When I transferred districts and began attending high school in 2003, I felt even more uninspired because I was the new girl with nothing special to offer.  I was looking forward to entering a special English program the school offered, but my grades were not sufficient enough for me to enter the program.  This was the one thing i was looking forward to and now that I didn't have that, I felt like I had nothing to work for.  It wasn't until a couple of weeks in my first high school English course that I began to feel like I had a safe place to come to and that I began to open up. 

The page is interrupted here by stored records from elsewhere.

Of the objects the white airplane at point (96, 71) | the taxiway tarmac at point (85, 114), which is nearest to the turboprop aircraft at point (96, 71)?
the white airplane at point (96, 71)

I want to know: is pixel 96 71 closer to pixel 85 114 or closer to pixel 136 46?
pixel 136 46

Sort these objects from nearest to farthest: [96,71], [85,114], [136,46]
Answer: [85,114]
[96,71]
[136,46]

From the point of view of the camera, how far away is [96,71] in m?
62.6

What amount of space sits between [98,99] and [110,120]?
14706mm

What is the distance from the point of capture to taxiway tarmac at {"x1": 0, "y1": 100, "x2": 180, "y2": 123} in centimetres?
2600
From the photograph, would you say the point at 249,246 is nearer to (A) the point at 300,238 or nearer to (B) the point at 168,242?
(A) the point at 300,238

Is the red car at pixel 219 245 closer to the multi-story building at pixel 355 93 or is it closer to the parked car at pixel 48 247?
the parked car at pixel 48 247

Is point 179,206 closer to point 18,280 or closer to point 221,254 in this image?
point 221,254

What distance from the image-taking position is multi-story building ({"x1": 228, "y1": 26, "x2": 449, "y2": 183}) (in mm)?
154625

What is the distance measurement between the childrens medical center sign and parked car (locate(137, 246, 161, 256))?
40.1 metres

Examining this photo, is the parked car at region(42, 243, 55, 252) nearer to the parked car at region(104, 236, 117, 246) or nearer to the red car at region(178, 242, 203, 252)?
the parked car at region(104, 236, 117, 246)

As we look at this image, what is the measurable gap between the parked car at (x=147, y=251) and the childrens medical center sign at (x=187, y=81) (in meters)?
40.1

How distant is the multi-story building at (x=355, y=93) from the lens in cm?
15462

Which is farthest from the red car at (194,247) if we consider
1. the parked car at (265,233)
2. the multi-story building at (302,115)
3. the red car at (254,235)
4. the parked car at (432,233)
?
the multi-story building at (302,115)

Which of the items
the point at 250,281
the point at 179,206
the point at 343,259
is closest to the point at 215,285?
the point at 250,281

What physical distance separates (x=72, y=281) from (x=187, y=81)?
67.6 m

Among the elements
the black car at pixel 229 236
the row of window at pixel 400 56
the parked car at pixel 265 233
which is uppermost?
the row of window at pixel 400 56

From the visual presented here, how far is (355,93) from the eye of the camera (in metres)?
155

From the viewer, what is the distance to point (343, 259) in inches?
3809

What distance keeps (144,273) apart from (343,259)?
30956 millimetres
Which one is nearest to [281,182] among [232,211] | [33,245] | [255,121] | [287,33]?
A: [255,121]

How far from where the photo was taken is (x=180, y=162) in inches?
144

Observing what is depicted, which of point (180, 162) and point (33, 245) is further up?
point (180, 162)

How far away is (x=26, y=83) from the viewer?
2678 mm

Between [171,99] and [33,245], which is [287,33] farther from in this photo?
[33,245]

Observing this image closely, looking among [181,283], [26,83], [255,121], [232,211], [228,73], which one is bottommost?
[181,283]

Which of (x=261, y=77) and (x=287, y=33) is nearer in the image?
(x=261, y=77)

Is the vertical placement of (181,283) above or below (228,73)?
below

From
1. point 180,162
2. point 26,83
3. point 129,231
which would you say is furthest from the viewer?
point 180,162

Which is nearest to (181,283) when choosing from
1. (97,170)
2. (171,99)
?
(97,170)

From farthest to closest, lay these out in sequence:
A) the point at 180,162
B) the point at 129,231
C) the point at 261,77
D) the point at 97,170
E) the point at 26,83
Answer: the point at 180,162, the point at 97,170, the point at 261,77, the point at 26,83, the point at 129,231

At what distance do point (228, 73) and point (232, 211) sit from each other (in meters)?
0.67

My teacher enjoyed exposing us to new and alternative ways of learning about writing.  She liked to show us videos that applied to us and that we were familiar with.  She enjoyed using technology with her students and wanted them to be familiar with it because she knew that it would one day be the most productive way to write.  We were in the computer lab at least once a week.  I began writing in my LiveJournal more because she made me excited about writing for pleasure, and not just for school.  She always encouraged us to incorporate writing into our everyday lives, and I did.  Freshman year was my first experience in the world of adult writing, and it influenced the way that I wrote throughout my entire high school career.             

My First

Freshman year is my first step into adulthood
Leave 8th grade behind, where I was misunderstood
Throw my history in the trash, with my stuffed animals and dolls
Just trying to survive these frightening new halls

Freshman year is my first step into the doors
Where the kids are taller, by two feet or more
Like a jungle filled with wild animals and beasts
I feel like an ant, still learning to work my feet

Freshman year is my first step into a world
Filled with heartaches and tears and cruel boys and girls
Where I'll fall in love and I'll fall out of line
Where I'll learn that the world can be quite unkind 
 
Freshman year is the first time I want to give up
I've lost my rhythm, enough is enough
I can't find an escape, I feel alone and so trapped
The lid on my education may have been capped

Freshman year is the first step into a classroom
After weeks of hopelessness, sadness, gloom
A door opens up, and I finally feel free
As I write this poem, I realize writing is the key

Freshman year is my first step into adulthood
And even through the bad and the good
I know it will all be worth it
As long as I'm careful not to trip

The Higher Level Program and Why I Wasn't in it:

There were these groups in my high school where the "special" student were placed.  One was called "Discovery" and it was for the more advanced students who were able to move faster in certain subjects.  I, on the other hand, was not placed into the "discovery" group.  Apparently, I was just not smart enough to be in the higher level learning classes.  It was basically all students who had come from a higher level middle school located in the prestigious city of Bloomfield Hills.  Most of the kids hailed from upper class families, lived in big houses, had lawyer fathers and doctor mothers.  They were pampered for success their entire lives.  No wonder that, when they began attending high school, they were placed into these upper level programs.  My thoughts were, "They were given so many opportunities in their lives, and now they're being given even more!"  Now I wasn't exactly lower class.  My father made a decent salary and we lived in a nice ranch style house in Franklin.  We were happy.  But everyday, I went to school feeling less intelligent.  I walked into my average classes, did my average homework, with my average friends.  I never thought I could rise about average.  Although I enjoyed my classes, I felt uneasy about the fact that I wasn't smart enough to be excepted into this elite group of intelligent people.  I tried to hole my head up and I tried to write like an above-average student, but my head always came back to me not being accepted into the program.  It had a big influence on my education and I think it's the reason that I never really rose above a certain set of expectations for myself.  I sometimes think that, if I had been placed in higher placement, I would have had a different educational experience. Maybe my writing would be different.  Maybe I would be different.